14 DAY TRIAL // The fact of the matter is that security and perfection are not complementary concepts. Not even for Microsoft, or for the company's Windows operating system. And certainly perfect Windows Vista security is but a pipe dream, although Microsoft is applauding its latest operating system as the most secure Windows platform to date. But because perfect security is not achievable, it doesn't mean that Microsoft does not apply itself. In this context, an illustrative example is the work the company has done with the Secure Development Lifecycle.
Steve Lipner, Senior Director of Security Engineering Strategy in Trustworthy Computing, and the former director of the Microsoft Security Response Center, faced a tough crowd during the panel on the ethics of security vulnerability disclosure at Black Hat in Las Vegas. Lipner revealed that the discussion shifted from ethical disclosure of vulnerabilities by independent researchers, to the security model in general. Namely, Lipner had to answer to the practice of software companies, Microsoft included, to ship products with known classes of security vulnerabilities.
"At Microsoft, we hear these kinds of ethical questions more often than you would think. All of them tend to come down to two common themes: How much should a vendor do and how long should a vendor wait to make a release "secure enough?" Our answer is that we do as much as we can to make our products secure, but we're always mindful of the need to ship customers a product that will not only improve security but be timely enough so that they'll actually use it. It is not much more ethical to work forever on a secure product that you never ship and users never use than it is to ignore security altogether," Lipner responded.

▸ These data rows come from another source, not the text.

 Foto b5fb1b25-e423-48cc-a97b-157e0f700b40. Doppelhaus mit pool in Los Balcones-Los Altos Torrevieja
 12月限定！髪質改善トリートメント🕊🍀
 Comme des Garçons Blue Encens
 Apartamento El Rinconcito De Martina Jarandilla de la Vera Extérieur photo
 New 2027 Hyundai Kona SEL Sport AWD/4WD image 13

The bottom line is that security is never a final product feature, but a continuous evolution of standards. It is a healthy management technique to consider security as well as the shipping date just as product features, and to create a product designed to meet certain quality standards, that recommend it for shipping. Aiming for perfect security is equivalent to a perpetual development status, and the product will never ship. Instead, the focus has to be on raising the bar, again and again. Nothing but the scope of the SDL: "Secure by Design, Secure by Default, Secure in Deployment and Communication."

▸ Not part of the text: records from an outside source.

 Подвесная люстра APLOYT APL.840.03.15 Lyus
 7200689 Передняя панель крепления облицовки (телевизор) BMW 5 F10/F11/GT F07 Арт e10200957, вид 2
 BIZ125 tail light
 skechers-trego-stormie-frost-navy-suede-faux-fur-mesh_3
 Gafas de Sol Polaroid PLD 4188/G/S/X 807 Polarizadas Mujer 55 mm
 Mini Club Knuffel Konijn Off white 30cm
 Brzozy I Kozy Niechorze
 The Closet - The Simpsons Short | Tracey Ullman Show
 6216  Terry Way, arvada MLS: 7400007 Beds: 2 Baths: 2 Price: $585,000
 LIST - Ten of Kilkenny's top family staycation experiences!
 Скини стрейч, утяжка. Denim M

"While we do the very best we can, we know that perfection is not achievable. What we do is add steps to a commercially viable development lifecycle that can be accomplished by real developers on a schedule that allows them to ship competitive products. We learn from our mistakes and update the processes as we go, but we never forget that it's important to ship," Lipner added. "I think that given the choice between shipping perfectly secure software (whatever that means) that no customers will use and shipping software with continuously improved security that will actually help customers, the better ethical path is to ship."